Required work:
**1.** In the blog post about hitch-hiking the Mongol Rally, which organization receives the money from the auctioned vehicles?
**2.** Translate this sentence from the Mongol Rally hitch-hiking post into Spanish: "I spotted two cars parked in a lot with no drivers to be found nearby."
**3.** Carry on the Mongol Rally hitch-hiking post from the point where it stops.

Passage shown:

※ ※ ※

Monday, September 5, 2011

Hitch-Hiking the Mongol Rally

Hitch Hiking the Mongol Rally
Sitting on top of a hill next to a small mountain Ovoo, gazing at the expansive and dusty Gobi-Altai, I was contemplating my escape route.  I wasn't really doing anything, mulling around Altay City, a soum with a population of about 16,000.  I was feeling a little dejected at the thought of having to make the 30+ hour bus ride back to Ulaanbaatar, nor was I quite ready to go back, but quickly wearing out my welcome at a friend's tiny, one room, soviet square cinder block of an apartment.  I had seen the slightly askew, hand written sign for the Mongol Rally Auto Shop in the center of town, and as I had never heard of the Mongol Rally before my friend explained. 
The Mongol Rally is a charity event that starts with teams purchasing impossibly small and or ridiculous vehicles to cross over 10,000 miles and two continents from Goodwood England to Ulaanbaatar Mongolia.  If the vehicles make it through the impossible Mongolian terrain, they are then auctioned off and the money is then distributed to the Christina Noble Foundation, an organization that cares for children who are at risk, whether on the streets or in their own households.
So, at the suggestion of my friend, I decided that I was up for one more Mongolian adventure and I would ask the cars passing through town for a lift out.  The first stream of cars had just started to make an appearance, often stopping at the Post Office for internet checks, or for quick lunch breaks before hitting the dusty road again.  Unbeknownst to me at the time, there was also a second, smaller charity drive happening, so the first batch of cars I asked a ride from were actually from that faction.  The response was curt at best.  While two cars did not have room, the third one clearly did but they had “hell no” written all over their faces as they not so politely told me they couldn't oblige me.
Feeling a little dejected on day one, and no sign of cars on day two, I decided to try again on day three before sucking it up and buying a bus ticket.  I spotted two cars parked in a lot with no drivers to be found nearby.  Dusty, rattled looking little tin cans packed to the brim. As I crossed the street I can make out a couple of guys, obviously foreigners, hanging outside the Post Office. Perfect. Even on the Mongol Rally, people want to check their Facebook or blog about their adventures for friends and family back home.  I approach the small cluster and introduce myself. I take a minute to inquire about their route, any mishaps along the way, and how they are enjoying the glorious “roads” that are mere pathways crisscrossing the open fields.  They were nice English chaps that I made easy conversation with so I made my pitch to them about getting a lift.  Unfortunately they just didn't have the space.  Little did any of us know that, as I walked away from those nice lads, that it would not be the last time I would see them.

※ ※ ※

Information provided:
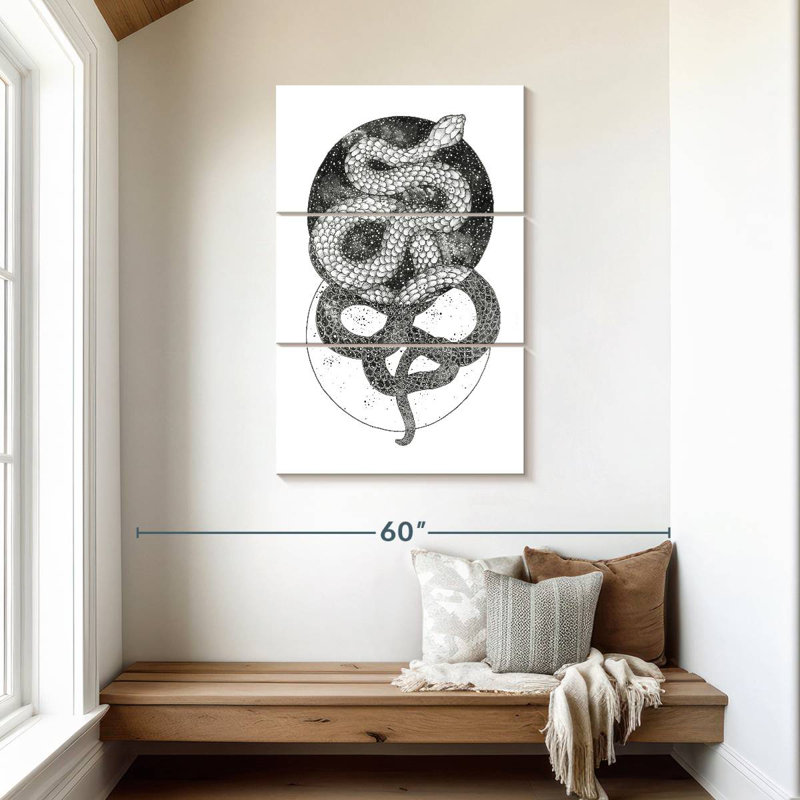 Brampt Good And Evil, 45" H x 28" W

※ ※ ※

Response list:
**1.** The Christina Noble Foundation.

**2.** Divisé dos coches aparcados en un estacionamiento sin ningún conductor cerca.

**3.**
    This was the moment that I had originally decided to go buy a bus ticket, but maybe it was the Universe speaking to me, or my stomach, but I decided to return to the apartment for a quick lunch before heading to the bus stop.  It's safe to say that had I not made that decision I never would have ended up on the craziest 4 day ride across Mongolia.  As I re emerged from the apartment I spotted a Land Cruiser with AMBULANCE written on the side, drive by. Score.  The vehicle was heading in the direction of the Auto shop.  Figuring I'd give it one more go, I headed in the same direction.  The Auto Shop had suddenly turned into a Mongol Rally parking lot. Three cars and several people were milling about and there definitely was a caged wolf pup in the back.   A young man was leaning into the window of the Land Cruiser Ambulance.  I approached him and struck up a conversation similar to that I had with the two previous cars from earlier in the day.  Two Brits Two Blondes were four in a small silver two door Ford KA .  One Brit skips up behind me and enthusiastically points out that I am already equipped with a Leatherman on my belt and a Fanny Pack. 
“I'm always come prepared” I exclaim. 
One of the Blondes, a fellow American girl, points to a Blue Peugeot in the back, hood up and one wheel already off. 
“These guys are broken down but they might have room....if they can get their vehicle fixed....”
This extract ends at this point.